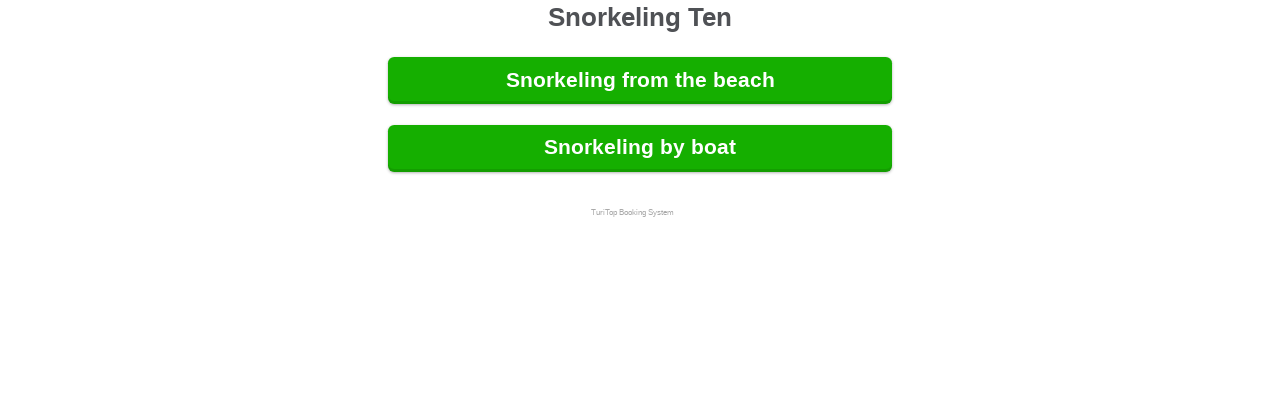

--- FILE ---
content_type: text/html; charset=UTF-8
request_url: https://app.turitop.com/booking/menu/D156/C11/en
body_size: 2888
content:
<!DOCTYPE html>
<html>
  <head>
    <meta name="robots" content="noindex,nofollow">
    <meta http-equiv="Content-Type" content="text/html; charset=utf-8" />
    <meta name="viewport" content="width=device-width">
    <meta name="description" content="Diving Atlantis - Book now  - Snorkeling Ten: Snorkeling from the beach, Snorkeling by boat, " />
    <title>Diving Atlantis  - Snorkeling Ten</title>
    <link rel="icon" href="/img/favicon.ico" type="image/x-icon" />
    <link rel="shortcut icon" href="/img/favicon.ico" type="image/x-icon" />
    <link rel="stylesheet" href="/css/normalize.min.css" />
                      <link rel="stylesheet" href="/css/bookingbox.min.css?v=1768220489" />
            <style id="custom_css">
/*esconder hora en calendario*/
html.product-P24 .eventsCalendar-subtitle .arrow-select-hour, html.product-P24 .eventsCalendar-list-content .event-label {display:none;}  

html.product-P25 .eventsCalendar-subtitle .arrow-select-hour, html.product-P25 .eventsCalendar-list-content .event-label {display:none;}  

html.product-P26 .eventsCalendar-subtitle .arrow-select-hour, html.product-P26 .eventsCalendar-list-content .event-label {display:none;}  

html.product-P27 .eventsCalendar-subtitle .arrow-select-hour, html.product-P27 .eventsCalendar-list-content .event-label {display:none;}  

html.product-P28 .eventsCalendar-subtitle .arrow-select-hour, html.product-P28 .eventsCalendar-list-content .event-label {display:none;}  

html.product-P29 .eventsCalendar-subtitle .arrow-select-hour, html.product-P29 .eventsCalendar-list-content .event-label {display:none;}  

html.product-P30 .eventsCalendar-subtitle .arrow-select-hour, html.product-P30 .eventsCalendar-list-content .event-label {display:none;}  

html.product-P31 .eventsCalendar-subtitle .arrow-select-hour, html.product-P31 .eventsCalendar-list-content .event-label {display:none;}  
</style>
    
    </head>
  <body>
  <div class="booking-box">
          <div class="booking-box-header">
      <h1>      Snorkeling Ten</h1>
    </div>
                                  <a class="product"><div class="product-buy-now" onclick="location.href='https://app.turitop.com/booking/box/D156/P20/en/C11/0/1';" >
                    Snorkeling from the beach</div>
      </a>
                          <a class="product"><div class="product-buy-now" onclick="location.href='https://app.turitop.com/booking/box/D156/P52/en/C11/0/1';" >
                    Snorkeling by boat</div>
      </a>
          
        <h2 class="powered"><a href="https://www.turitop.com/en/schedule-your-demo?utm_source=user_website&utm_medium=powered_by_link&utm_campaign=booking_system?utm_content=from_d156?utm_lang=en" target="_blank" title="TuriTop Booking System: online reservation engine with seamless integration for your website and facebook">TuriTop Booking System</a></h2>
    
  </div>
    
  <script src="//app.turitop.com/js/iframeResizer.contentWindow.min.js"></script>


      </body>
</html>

+ + + + + + +

== Task details ==
Across the whole listing above, state how many lines contain "image". Only the number is wanted.

== Response for this exercise ==
2